My Project: To create a simple HTML table categorizing our Sales Team phone activity for my superior. Currently I need something to pull data values from a file and use those values inside the table.

My Problem: Can Javascript even do this? I know it reads cookies on the client side computer, but can it read a file in the same directory as the webpage? (If the webpage is on the company server?)

My Progress: I will update as I find more information.

Update: Many of you are curious about how the file is stored. It is a static webpage (table.html) on our fileserver. The text file (data.txt) will be in the same directory.

6
  • Yeah, I read that trying to access a file through Javascript can lead to confusing error codes. Problem is, PHP is not installed on the file server, so I need something that can run client-side. Their computers do not have Python installed, so no cgi there. :( Commented Aug 12, 2013 at 17:16
  • you can only feasibly do this if the data file is public Commented Aug 12, 2013 at 17:16
  • If the file is on the server, you can read its content by using AJAX. It is better to store your data in JSON format and just parse it after getting the content. Commented Aug 12, 2013 at 17:19
  • This may help: stackoverflow.com/questions/1981815/jquery-read-a-text-file Commented Aug 12, 2013 at 17:25
  • I am not familiar with AJAX, but I will look into it. Commented Aug 12, 2013 at 17:28

6 Answers 6

1

I've recently completed a project where i had almost the exact conditions as yourself (the only difference is that users exclusively use IE).
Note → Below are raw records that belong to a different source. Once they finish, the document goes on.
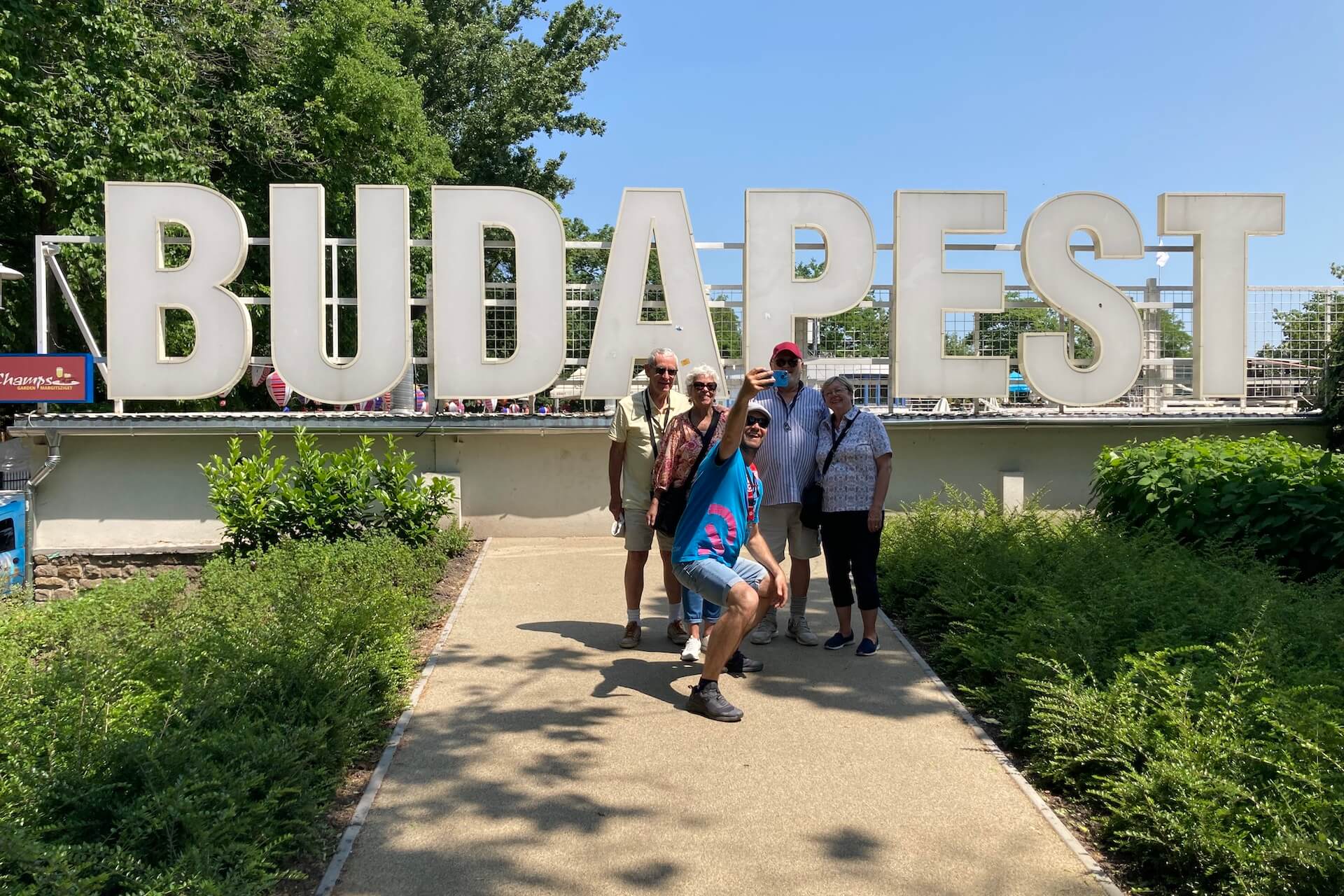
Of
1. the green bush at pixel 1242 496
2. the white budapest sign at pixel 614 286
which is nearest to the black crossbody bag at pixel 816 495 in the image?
the green bush at pixel 1242 496

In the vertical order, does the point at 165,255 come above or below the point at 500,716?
above

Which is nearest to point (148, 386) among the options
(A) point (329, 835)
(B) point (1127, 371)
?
(A) point (329, 835)

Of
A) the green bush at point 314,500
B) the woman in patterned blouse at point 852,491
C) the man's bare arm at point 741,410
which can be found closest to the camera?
the man's bare arm at point 741,410

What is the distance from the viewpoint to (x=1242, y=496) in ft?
27.5

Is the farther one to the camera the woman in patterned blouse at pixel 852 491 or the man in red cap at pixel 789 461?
the man in red cap at pixel 789 461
I ended up using JQuery's $.ajax() function, and pulled the data from an XML file.

This solution does require the use of either Microsoft Access or Excel. I used as early as the 2003 version, but later releases work just fine.

My data is held in a table on Access (on Excel i used a list). Once you've created your table in Access; it's honestly as simple as hitting 'Export', saving as XML and then playing around with your 'ajax()' function (http://api.jquery.com/jQuery.ajax/) to manipulate the data which you want to be output, and then CSS/HTML for the layout of your page.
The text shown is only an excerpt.